The Green Bay Packers offense has not lived up to expectations thus far this season. Through six games, the Packers have scored 107 points or an average of 17.8 points per game. That places them 24th in the 32-team NFL in points scored, hardly what you’d expect from an offense run by the two-time returning league MVP.
There are many reasons for the offense’s struggles. The offensive line play has been inconsistent, Rodgers himself hasn’t played up to his usual standards and the team obviously misses Davante Adams.
But the biggest reason for the Packers offense’s continued struggle is the team lacks an identity and the head coach who calls the plays and the quarterback who can change those calls at the line of scrimmage and who executes those plays do not seem to be on the same page.
The Packers were supposed to lean more heavily on the running game this season. When they’ve run the ball enough, they’ve been effective. Aaron Jones and A.J. Dillon are the team’s most dependable and talented offensive weapons besides Aaron Rodgers. Jones is averaging nearly six yards per rush despite the struggles of the offensive line while Dillon is averaging almost four.
But too often, they get away from the running game and the offense stalls. That allows the opposing defense to concentrate on rushing the quarterback and the Packers are often left in second or third and long situations which makes that even worse.
The offense is also trying too many longer passes right now and it just isn’t working. Again, there are multiple reasons for this starting with the offensive line isn’t giving Rodgers enough time to throw downfield from a clean pocket.
Rodgers also lacks chemistry with his newer receivers and he doesn’t fully trust the younger players to be in the right place at the right time or to make the same adjustments he does when plays break down.
In addition, the Packers have lacked a speedy receiver who could stretch the defense like Marquez Valdes-Scantling did last year. The main candidates for that role, Sammy Watkins and Christian Watson have both missed significant time due to injury. Watson also doesn’t know the offense well enough yet because of that missed time and that has further slowed his development.
There is also no Adams who defenses feel they must account for on every play and often double cover. Having a clear cut number one receiver opens things up for the second and third receivers and creates more opportunities to be successful deep downfield. The Packers don’t have that on the current roster.
The Packers offense also seems to be being pulled in two different directions. Matt LaFleur seems to want to run the ball more, use pre-snap motion and scheme open receivers on shorter passes. Rodgers seems to want to continue to do what he did so successfully throughout his career, emphasize the pass and take frequent downfield shots to try to gain chunks of yardage. The problem is he lacks the weapons right now to get it done consistently.
After the offense’s poor performance against the Jets, Rodgers said he wanted to “simplify” the offense. LaFleur responded he didn’t know what that means.
The Packers have 11 games left this season and the more challenging part of the schedule is coming soon.
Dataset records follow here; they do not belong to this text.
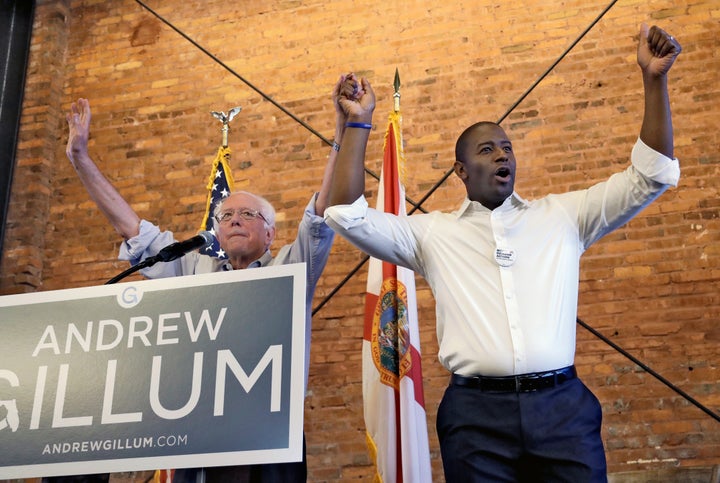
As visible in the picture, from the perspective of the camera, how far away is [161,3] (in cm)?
499

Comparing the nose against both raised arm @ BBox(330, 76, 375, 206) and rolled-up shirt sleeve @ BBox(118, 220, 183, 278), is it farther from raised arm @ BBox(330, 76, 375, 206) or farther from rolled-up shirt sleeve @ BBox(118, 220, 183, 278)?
rolled-up shirt sleeve @ BBox(118, 220, 183, 278)

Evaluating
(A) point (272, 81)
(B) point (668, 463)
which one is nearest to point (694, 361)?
(B) point (668, 463)

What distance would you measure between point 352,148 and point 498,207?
0.38 metres

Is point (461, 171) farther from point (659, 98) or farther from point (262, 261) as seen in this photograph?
point (262, 261)

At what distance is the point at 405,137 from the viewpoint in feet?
14.1

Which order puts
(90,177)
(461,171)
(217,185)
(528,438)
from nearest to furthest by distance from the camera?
(528,438) < (461,171) < (90,177) < (217,185)

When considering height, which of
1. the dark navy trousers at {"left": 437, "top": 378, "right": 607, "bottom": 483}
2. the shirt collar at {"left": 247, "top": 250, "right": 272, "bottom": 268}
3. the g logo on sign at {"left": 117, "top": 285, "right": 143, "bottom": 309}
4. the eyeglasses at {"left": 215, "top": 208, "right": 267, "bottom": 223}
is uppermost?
the eyeglasses at {"left": 215, "top": 208, "right": 267, "bottom": 223}

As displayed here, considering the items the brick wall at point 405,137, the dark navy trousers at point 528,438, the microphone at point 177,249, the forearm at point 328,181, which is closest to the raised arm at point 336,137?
the forearm at point 328,181

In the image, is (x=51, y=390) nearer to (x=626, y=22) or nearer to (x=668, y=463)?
(x=668, y=463)

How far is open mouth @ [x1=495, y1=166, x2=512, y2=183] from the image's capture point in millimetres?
2080

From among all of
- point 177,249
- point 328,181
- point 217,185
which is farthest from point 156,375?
point 217,185

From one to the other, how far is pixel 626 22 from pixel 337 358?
216cm

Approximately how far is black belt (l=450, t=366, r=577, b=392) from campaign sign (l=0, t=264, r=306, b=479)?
0.48 meters

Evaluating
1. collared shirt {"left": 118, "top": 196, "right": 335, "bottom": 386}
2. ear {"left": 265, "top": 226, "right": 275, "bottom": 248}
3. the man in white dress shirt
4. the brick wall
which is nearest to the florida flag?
collared shirt {"left": 118, "top": 196, "right": 335, "bottom": 386}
The team needs to figure out what kind of offense they want to be and then call plays that are consistent with that approach.
Right now, the Packers are a team without an identity and opposing defenses are taking full advantage of that fact. Without a coherent philosophy, the offense has been getting to the line of scrimmage and then changing the play to what the defense is giving them. It hasn’t worked.
Defenses do not fear the Packers deep passing game and so they are practically daring Rodgers to try to beat them deep downfield. He keeps trying, but his accuracy on those passes have been poor. He’s missed open receivers and held the ball too long, had passes dropped and just not been his usual self.
It’s past time for the coaching staff and Rodgers to sit down and determine the best way to run this offense, not as they’d like to be but as it is now. Then, they must call and run plays that maximize the talent they have available and then start dictating to defenses what they want to do. That means running the ball sometimes when the opposition stacks the box because it’s one of the strengths of this offense and not always switching to a long pass.
There is still time to make 2022 a successful season for the Green Bay offense. We knew the early part of the new campaign would be one of transition because of the changes to the receiving corps and the injuries along the offensive line. But there isn’t much time left to make those necessary changes. This team needs to get everybody on the same page, determine what kind of an offense they want to be and then become that offense.